Vallerani, che abbina le competenze di storico dei sistemi e delle istituzioni giudiziarie a quelle dello storico lato sensu politico, dimostra che quella trasformazione non fu né lineare né omogenea, neppure in un ambito segnato da una cultura giuridica condivisa, e da una comune cultura del governare,come fu quello dell'Italia comunale. Certo, sotto la spinta di una potente (e quantitativamente crescente) "domanda di giustizia" che proveniva da società urbane caratterizzate da una violenza diffusa, il sistema giudiziario ammortizza e incanala la conflittualità, la regola e la ridisegna, secondo linee largamente comuni: per esempio, tipizza le denunce adottando stereotipi (gli stupri o le offese sono definiti usando sempre le stesse parole), formalizza il processo (sia accontentandosi della "verità probabile trovata all'interno del processo" come accade nel rito accusatorio, sia cercando una "verità oggettiva", a prescindere dalla volontà delle parti, con il processo inquisitorio).

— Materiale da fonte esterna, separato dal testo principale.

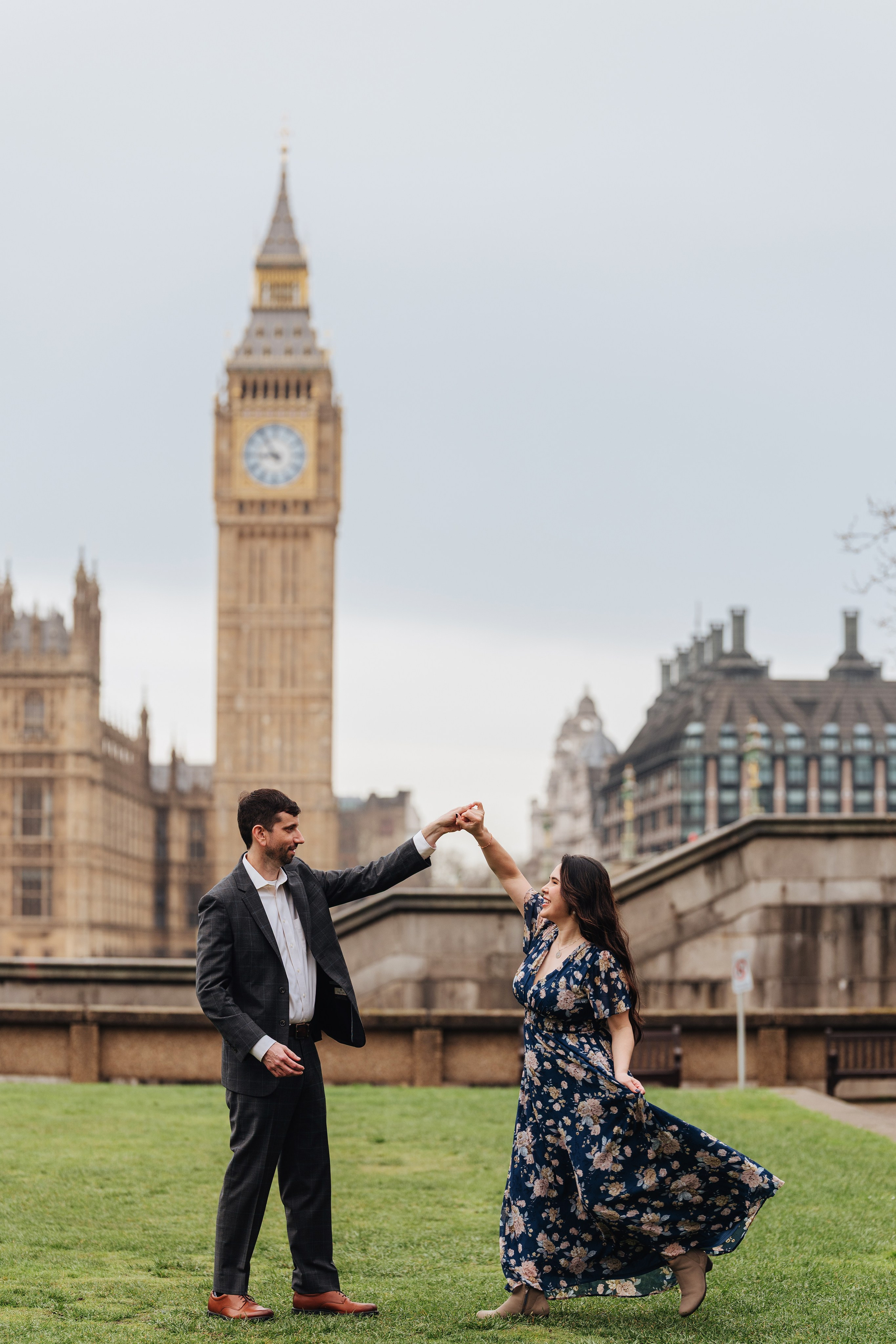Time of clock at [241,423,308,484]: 8:54
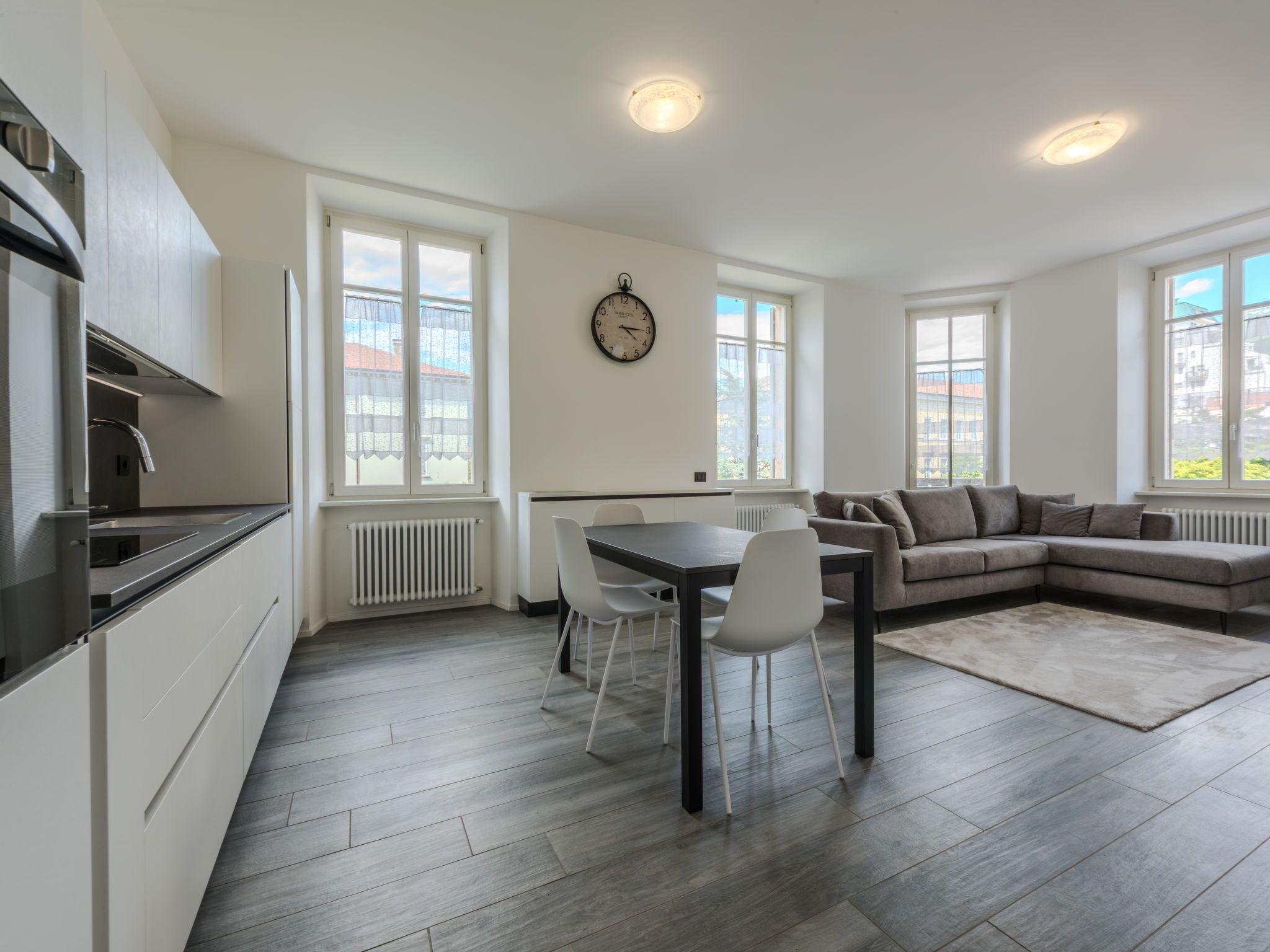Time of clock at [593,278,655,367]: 4:15
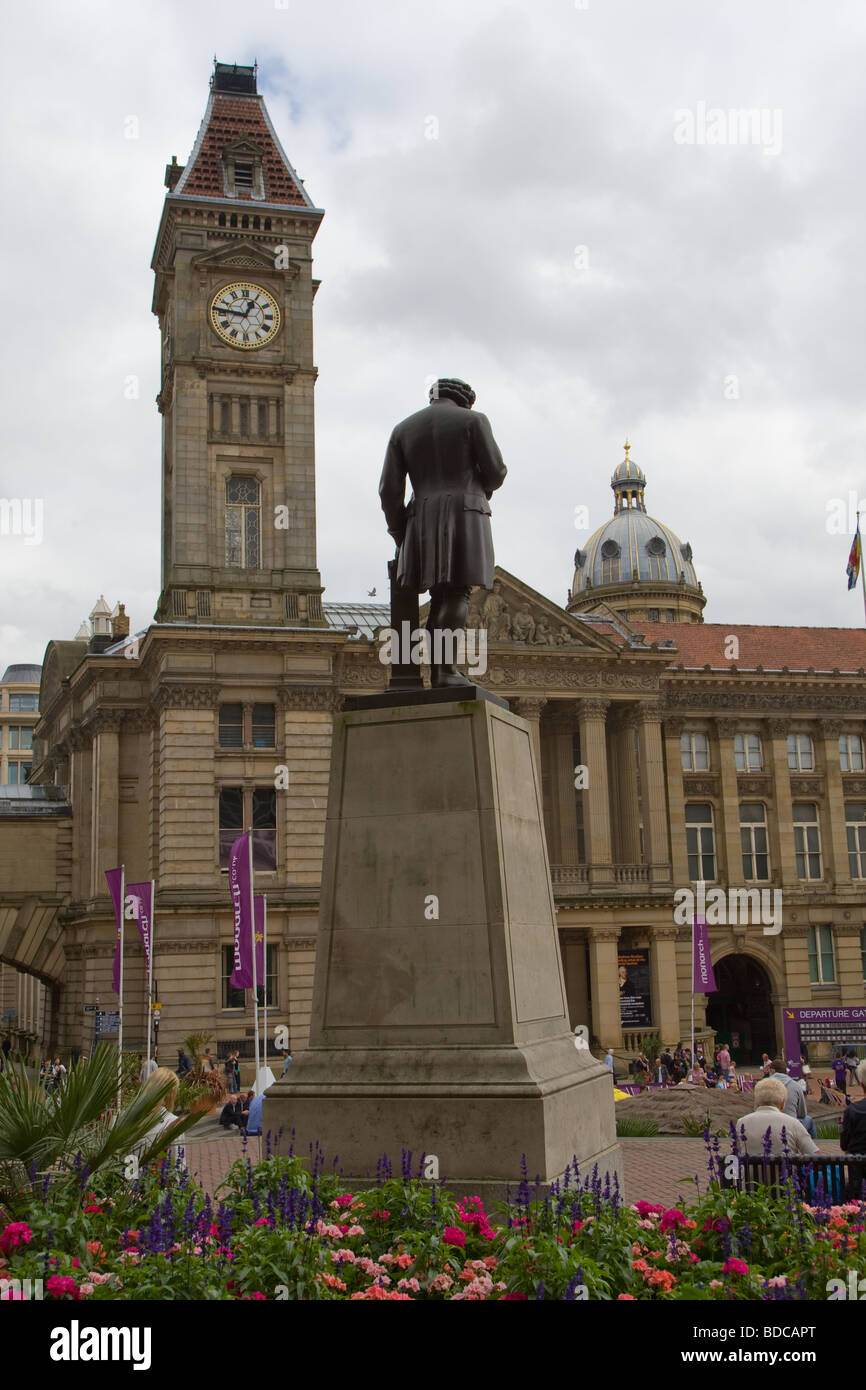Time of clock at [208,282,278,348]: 12:46
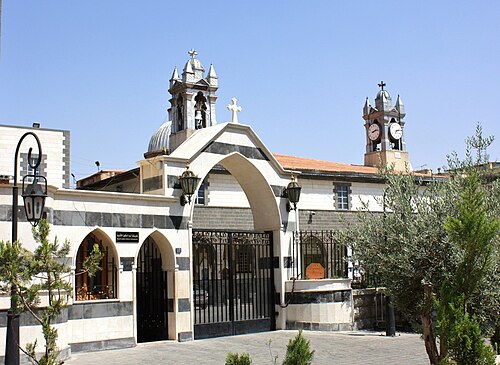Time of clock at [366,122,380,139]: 2:13
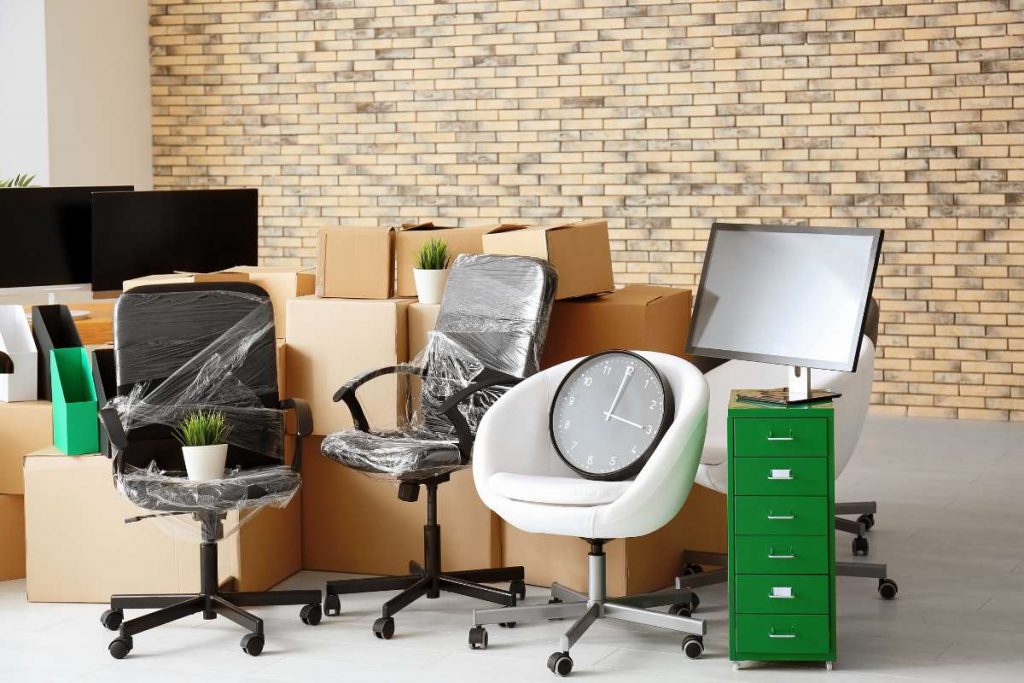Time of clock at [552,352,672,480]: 3:00
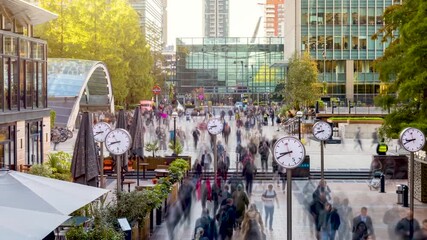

La mediazione dell'apparato (i notai, i giudici podestarili) e la riflessione dei dottori, formati a un comune modo di pensare, ha in questo un grande peso.
E tuttavia, osserva e dimostra Vallerani, nell'ottica dei governi cittadini la gestione dei conflitti non può essere affidata in modo esclusivo all'arbitrio di giudici stranieri, e dunque estranei alle logiche e all'influsso del potere locale, e dunque in qualche modo "terzi". L'approfondimento della politica giudiziaria di due grandi comuni popolari, come Perugia e Bologna, permette di constatare come procedure tendenzialmente omogenee venissero, nelle diverse città, via via adattate alle esigenze, anche quotidiane e immediate, della politique politicienne dei bandi e delle logiche di partito: ad esempio, procedendo per via di eccezione (e dunque lasciando intatto il quadro dei principi), e avvalendosi del prestigio dei giudici consulenti espressi dai collegi locali, spesso non inferiori per prestigio e per dottrina ai giudici esterni che accompagnavano il podestà.
Dunque, un quadro ricco e complesso, quello proposto da Vallerani; e se anche è banale ripeterlo, non per questo è meno vero che sia tutt'altro che privo di insegnamenti per l'oggi.